I
Mount Carmel ci trasportano di peso negli anni Settanta, con le chitarre costruiscono dialoghi fitti e brillanti, le incastrano su cose e persone in traiettorie ereditate da
Real Women, ma allo stesso tempo aprono a nuove improvvise fessure, le lasciano filtrare tra lo spirito del classic rock e il decor raffigurato nella cover. Si crea uno scambio proficuo, in cui il primo diviene sempre più un modello operante e sempre meno uno specchio passivo in
Get Pure, capace di essere etico e politico, magico e avvincente, grazie alla forza dei fratelli Reed (Matthew, voce e chitarra, Patrick al basso con James McCain alla batteria a chiudere il ‘power trio’) del suo essere racconto delle passioni che contiene: “
It all comes from that core place,” dice Matthew Reed. “
There’s stuff in there about heartache. There’s stuff in there about anger. There’s stuff in there about joy. When you open your mouth whatever comes out is probably where you were at mentally, so we always try to be quick about it.”
Il rock inizia a cougulare intorno a
Gold, lo schiacciano in fondo a Get Pure, messo in un angolo, inscritto dentro spazi, forme melodiche da cui non riesce mai ad evadere, perché quella prigione la costruiscono i Mount Carmel, un vortice di chitarre frequentano
Back On It e
Whisper, tagliate da strisce così ombrose, a macchie, ipnotiche, capaci di bagliori accecanti in una coltre pesantissima di riffs in
No Pot to Piss. Spazio e tempo del rock che diventano campi e controcampi in
Swallow Me Up, veloci tuffi all’ingiù, arresti a mezz’aria e ripartenze a piombo verso la strumentale
Bridge to Nowhere, dove i Mount Carmel confermano il proposito di vestire e ‘animare’ solo quello spazio. Get Pure sa sempre trovare una strada per tornare senza tradirsi in
One More Morning, ciò significa che i Mount Carmel continuano ad avere il giusto peso nelle dedizioni collettive al passato del rock, splendida la pausa nella ballata di
Will I, Reed e l’amore (‘
Will I see you again?

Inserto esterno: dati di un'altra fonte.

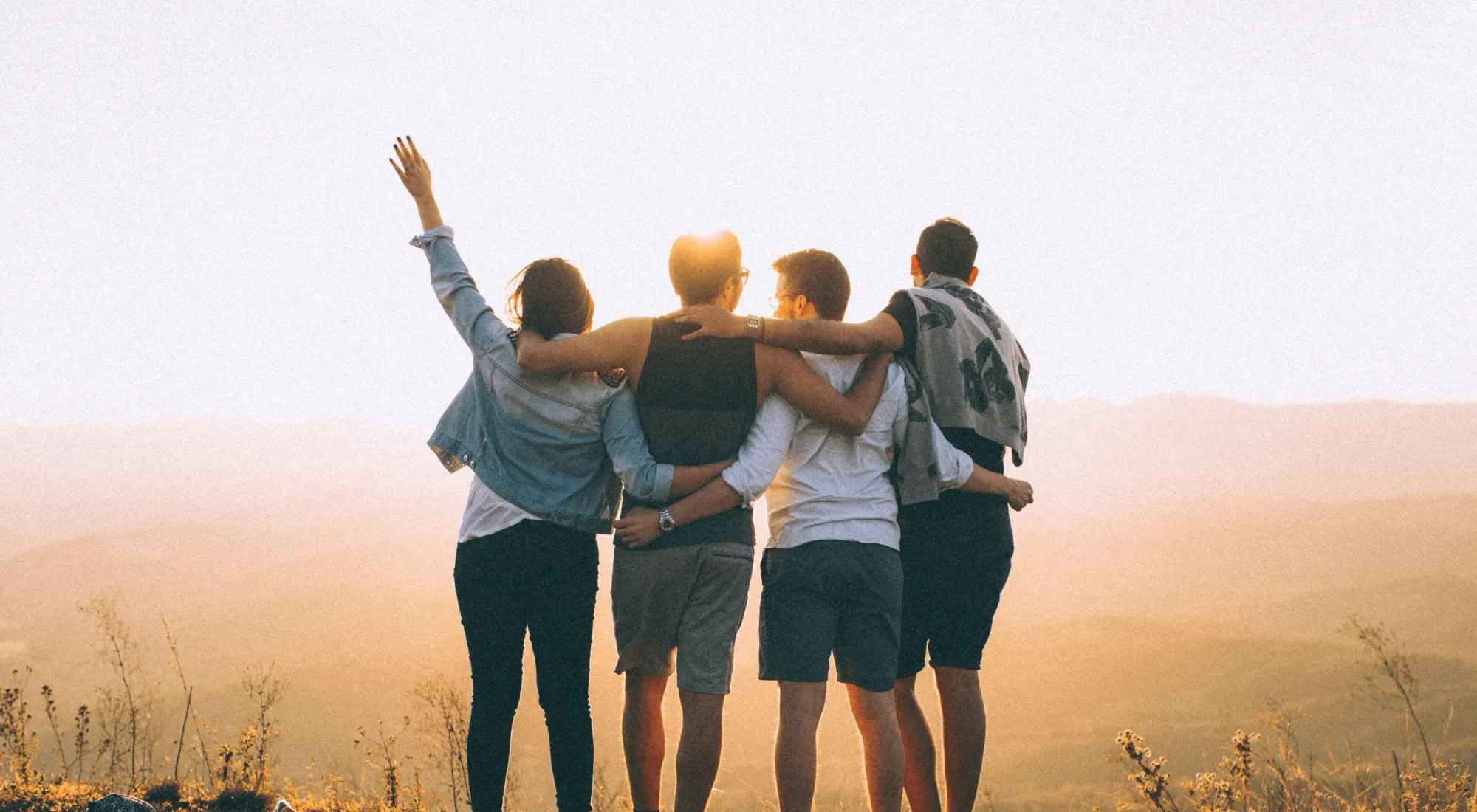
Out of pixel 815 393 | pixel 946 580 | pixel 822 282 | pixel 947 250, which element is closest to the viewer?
pixel 815 393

Did I tell you I love you?’) canta su uno spessore emotivo sfumato pur nelle asprezze della slide guitar, una capacità a cogliere i moti più intimi e delicati dell’animo femminile.

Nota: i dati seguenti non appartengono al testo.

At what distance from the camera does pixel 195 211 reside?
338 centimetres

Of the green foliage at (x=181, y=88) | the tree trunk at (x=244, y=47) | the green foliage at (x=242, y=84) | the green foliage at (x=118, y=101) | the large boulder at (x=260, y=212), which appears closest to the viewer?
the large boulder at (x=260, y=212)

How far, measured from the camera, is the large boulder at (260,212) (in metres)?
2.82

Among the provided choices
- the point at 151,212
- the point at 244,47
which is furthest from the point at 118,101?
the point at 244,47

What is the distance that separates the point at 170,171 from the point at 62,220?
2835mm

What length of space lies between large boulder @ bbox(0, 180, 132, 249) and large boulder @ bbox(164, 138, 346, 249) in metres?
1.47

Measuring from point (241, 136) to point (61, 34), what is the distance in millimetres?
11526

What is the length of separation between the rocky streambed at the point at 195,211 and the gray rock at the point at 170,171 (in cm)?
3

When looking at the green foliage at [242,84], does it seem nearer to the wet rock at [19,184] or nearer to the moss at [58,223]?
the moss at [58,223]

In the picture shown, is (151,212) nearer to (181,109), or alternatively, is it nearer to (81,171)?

Ma non c’è possibilità di fuga, il rock di
Hangin On e
Fear Me Now è come un cerchio concentrico senza sbocchi, dove non c’è un punto di partenza e di arrivo, gli spazi delle chitarre, anche se variano, hanno sempre una velocità frenetica, il leitmotiv anche nella conclusiva
Yeah You Mama. Vera e propria chiave stilistica di Get Pure, viaggiano a folle velocità e sulle strade dell’Ohio perdono continuamente l’orientamento tracciato e quando ripiegano su strade laterali divagando nel quotidiano, trovano altrettanti scompensi. Uno di quei dischi in cui, quando si entra, non si vorrebbe più uscire.